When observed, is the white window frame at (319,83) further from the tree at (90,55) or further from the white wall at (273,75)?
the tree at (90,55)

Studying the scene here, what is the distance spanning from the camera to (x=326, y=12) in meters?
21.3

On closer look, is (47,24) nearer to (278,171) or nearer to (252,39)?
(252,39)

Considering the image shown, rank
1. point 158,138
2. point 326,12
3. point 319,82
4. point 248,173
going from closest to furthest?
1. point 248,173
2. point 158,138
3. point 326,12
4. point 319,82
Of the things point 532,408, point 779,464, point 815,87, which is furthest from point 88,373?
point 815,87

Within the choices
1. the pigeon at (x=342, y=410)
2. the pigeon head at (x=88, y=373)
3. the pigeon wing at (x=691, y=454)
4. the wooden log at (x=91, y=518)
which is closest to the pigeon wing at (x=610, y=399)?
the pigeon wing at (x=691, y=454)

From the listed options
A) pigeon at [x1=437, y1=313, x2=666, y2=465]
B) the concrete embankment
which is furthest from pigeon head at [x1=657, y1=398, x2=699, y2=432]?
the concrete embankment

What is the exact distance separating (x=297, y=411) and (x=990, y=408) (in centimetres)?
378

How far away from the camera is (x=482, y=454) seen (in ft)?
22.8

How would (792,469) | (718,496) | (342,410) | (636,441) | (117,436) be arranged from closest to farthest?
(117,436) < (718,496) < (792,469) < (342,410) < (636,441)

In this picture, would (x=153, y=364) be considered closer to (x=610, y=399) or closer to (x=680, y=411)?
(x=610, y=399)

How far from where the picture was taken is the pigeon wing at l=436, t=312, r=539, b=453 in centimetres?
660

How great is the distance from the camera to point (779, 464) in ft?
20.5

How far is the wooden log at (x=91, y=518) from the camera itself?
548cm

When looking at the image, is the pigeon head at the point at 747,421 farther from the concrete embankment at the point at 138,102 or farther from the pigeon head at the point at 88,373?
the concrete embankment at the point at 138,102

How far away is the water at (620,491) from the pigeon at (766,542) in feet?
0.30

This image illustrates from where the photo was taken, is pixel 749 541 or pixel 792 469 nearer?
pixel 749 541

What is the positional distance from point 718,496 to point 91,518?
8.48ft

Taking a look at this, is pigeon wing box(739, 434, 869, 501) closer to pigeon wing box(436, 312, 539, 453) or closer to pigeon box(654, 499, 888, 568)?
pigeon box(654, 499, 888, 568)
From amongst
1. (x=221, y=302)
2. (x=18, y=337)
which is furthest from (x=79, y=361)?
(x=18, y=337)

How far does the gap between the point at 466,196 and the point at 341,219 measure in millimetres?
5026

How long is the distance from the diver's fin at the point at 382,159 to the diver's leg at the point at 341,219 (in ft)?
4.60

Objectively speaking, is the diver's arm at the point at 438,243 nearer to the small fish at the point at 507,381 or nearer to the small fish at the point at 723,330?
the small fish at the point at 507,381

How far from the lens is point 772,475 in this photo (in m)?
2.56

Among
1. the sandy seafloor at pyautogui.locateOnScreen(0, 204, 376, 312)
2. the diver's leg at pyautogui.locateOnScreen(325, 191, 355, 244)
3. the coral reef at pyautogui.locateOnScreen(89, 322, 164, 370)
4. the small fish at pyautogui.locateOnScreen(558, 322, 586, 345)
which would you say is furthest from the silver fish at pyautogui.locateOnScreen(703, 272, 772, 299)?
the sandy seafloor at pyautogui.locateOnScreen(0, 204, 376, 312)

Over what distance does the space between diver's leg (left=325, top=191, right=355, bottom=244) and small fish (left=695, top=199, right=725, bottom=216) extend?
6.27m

· · · · · · ·

Each record above must be given again exactly.

= Task solution =
When observed, is the white window frame at (319,83) further from the tree at (90,55) or further from the white wall at (273,75)?
the tree at (90,55)

Studying the scene here, what is the distance spanning from the camera to (x=326, y=12) in meters?
21.3

On closer look, is (47,24) nearer to (278,171) or nearer to (252,39)?
(252,39)

Considering the image shown, rank
1. point 158,138
2. point 326,12
3. point 319,82
4. point 248,173
going from closest to furthest?
1. point 248,173
2. point 158,138
3. point 326,12
4. point 319,82
Of the things point 532,408, point 779,464, point 815,87, which is furthest from point 88,373?
point 815,87

Within the choices
1. the pigeon at (x=342, y=410)
2. the pigeon head at (x=88, y=373)
3. the pigeon wing at (x=691, y=454)
4. the wooden log at (x=91, y=518)
which is closest to the pigeon wing at (x=610, y=399)?
the pigeon wing at (x=691, y=454)

From the listed options
A) pigeon at [x1=437, y1=313, x2=666, y2=465]
B) the concrete embankment
which is furthest from pigeon head at [x1=657, y1=398, x2=699, y2=432]?
the concrete embankment

What is the exact distance separating (x=297, y=411) and (x=990, y=408) (in centimetres)?
378

How far away from the camera is (x=482, y=454) seen (in ft)?
22.8

How would (792,469) | (718,496) | (342,410) | (636,441) | (117,436) be arranged from closest to farthest?
(117,436) < (718,496) < (792,469) < (342,410) < (636,441)

In this picture, would (x=153, y=364) be considered closer to (x=610, y=399) or closer to (x=680, y=411)?
(x=610, y=399)

How far from where the picture was taken is the pigeon wing at l=436, t=312, r=539, b=453 in centimetres?
660

How great is the distance from the camera to point (779, 464) in ft?
20.5

How far is the wooden log at (x=91, y=518) from the camera itself?
548cm

When looking at the image, is the pigeon head at the point at 747,421 farther from the concrete embankment at the point at 138,102 or farther from the pigeon head at the point at 88,373?
the concrete embankment at the point at 138,102

How far away is the water at (620,491) from the pigeon at (766,542) in feet?
0.30

This image illustrates from where the photo was taken, is pixel 749 541 or pixel 792 469 nearer?
pixel 749 541

What is the positional distance from point 718,496 to point 91,518?
8.48ft

Taking a look at this, is pigeon wing box(739, 434, 869, 501) closer to pigeon wing box(436, 312, 539, 453) or closer to pigeon box(654, 499, 888, 568)?
pigeon box(654, 499, 888, 568)
From amongst
1. (x=221, y=302)
2. (x=18, y=337)
which is furthest from (x=79, y=361)?
(x=18, y=337)

How far does the gap between the point at 466,196 and the point at 341,219 measure in millimetres?
5026

How long is the distance from the diver's fin at the point at 382,159 to the diver's leg at the point at 341,219 (in ft)?
4.60

Objectively speaking, is the diver's arm at the point at 438,243 nearer to the small fish at the point at 507,381 or nearer to the small fish at the point at 723,330?
the small fish at the point at 507,381

How far from the lens is point 772,475 in this photo (in m)?
2.56

Among
1. the sandy seafloor at pyautogui.locateOnScreen(0, 204, 376, 312)
2. the diver's leg at pyautogui.locateOnScreen(325, 191, 355, 244)
3. the coral reef at pyautogui.locateOnScreen(89, 322, 164, 370)
4. the small fish at pyautogui.locateOnScreen(558, 322, 586, 345)
which would you say is furthest from the silver fish at pyautogui.locateOnScreen(703, 272, 772, 299)?
the sandy seafloor at pyautogui.locateOnScreen(0, 204, 376, 312)

Over what distance does the space between diver's leg (left=325, top=191, right=355, bottom=244) and small fish (left=695, top=199, right=725, bottom=216) extend?
6.27m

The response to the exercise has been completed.